No longer. Under guidelines released Monday, principals are directed to base their decisions on an elaborate system that measures teachers’ success in and outside the classroom, including student performance on standardized tests. The principals then have to explain their recommendation in three paragraphs.

The goal, education officials said, is to change the longstanding culture in which tenure is virtually automatic, a default next step after a teacher’s first three years on the job.

“The current system of awarding tenure devalues great teachers by treating teachers as if they are widgets on an assembly line,” said John White, a deputy chancellor for strategy. “If we’re going to professionalize teaching, we have to reward teachers, evaluate teachers and develop teachers like the 21st-century professionals that they are.”
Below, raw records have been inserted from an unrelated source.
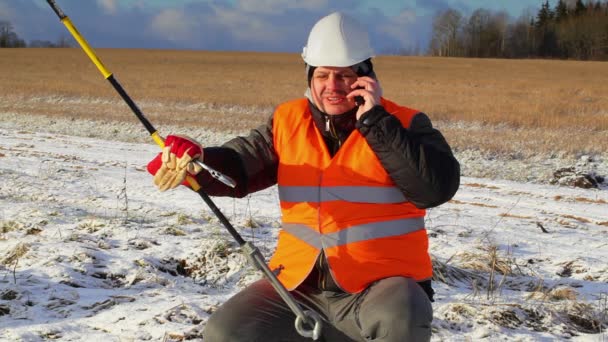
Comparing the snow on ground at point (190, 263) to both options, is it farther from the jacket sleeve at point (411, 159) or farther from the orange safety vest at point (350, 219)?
the jacket sleeve at point (411, 159)

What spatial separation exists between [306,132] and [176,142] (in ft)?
2.00

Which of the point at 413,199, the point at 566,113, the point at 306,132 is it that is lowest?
the point at 566,113

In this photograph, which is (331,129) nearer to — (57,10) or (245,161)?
(245,161)

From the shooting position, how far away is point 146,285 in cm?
407

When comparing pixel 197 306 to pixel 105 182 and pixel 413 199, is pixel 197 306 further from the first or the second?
pixel 105 182

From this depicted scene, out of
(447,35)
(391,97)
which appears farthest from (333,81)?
(447,35)

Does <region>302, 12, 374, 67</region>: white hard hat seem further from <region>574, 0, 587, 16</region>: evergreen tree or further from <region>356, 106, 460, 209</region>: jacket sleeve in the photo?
<region>574, 0, 587, 16</region>: evergreen tree

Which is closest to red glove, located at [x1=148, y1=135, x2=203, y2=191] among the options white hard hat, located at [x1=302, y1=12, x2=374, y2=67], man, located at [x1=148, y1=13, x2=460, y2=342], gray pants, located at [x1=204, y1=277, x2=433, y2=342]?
man, located at [x1=148, y1=13, x2=460, y2=342]

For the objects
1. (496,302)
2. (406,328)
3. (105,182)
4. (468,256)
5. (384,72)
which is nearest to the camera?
(406,328)

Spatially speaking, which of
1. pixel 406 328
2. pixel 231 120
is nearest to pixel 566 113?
pixel 231 120

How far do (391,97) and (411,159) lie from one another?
23.5 metres

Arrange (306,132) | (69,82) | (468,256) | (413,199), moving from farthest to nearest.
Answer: (69,82), (468,256), (306,132), (413,199)

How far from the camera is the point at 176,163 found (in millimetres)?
2924

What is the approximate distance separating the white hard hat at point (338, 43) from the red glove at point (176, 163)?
733mm
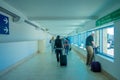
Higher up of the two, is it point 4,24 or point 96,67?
point 4,24

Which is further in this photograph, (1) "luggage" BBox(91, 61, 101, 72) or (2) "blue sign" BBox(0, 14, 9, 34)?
(1) "luggage" BBox(91, 61, 101, 72)

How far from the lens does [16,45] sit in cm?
722

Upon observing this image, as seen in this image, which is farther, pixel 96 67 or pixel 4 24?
pixel 96 67

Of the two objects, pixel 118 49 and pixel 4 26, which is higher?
pixel 4 26

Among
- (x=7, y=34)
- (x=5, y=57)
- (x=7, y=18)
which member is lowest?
(x=5, y=57)

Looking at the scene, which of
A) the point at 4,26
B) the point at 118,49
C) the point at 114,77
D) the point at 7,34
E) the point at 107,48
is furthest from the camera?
the point at 107,48

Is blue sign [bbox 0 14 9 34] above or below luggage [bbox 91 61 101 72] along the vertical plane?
above

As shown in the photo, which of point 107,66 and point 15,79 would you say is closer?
point 15,79

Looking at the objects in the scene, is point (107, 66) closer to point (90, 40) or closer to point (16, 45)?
point (90, 40)

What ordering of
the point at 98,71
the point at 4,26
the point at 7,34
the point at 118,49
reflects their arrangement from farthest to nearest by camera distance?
1. the point at 98,71
2. the point at 7,34
3. the point at 4,26
4. the point at 118,49

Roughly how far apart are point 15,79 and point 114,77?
122 inches

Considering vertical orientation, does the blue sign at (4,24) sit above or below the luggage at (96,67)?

Mayor Michael R. Bloomberg announced the broad outlines of the tenure plan last year. The guidelines released on Monday provided more specifics on how tenure decisions should be made.

Chancellor Joel I. Klein, who is leaving his job at the end of the month, has railed against the current system of tenure almost since the day he took office in 2002, saying it is a roadblock to creating a meritocracy among schoolteachers. He has fought with the teachers’ union to make it easier to fire tenured teachers, to little effect. The new chancellor, Cathleen P. Black, has already signaled that tenure will remain one of the Education Department’s targets.

But even as the chancellor encouraged principals to be pickier about tenure, a vast majority of teachers still are receiving it.

In the school year that ended in June, out of the nearly 6,400 teachers who were eligible for tenure, 234 teachers were denied it, or roughly 3.7 percent, according to the Department of Education. Still, that was far more than four years earlier, when denials amounted to just 0.4 percent.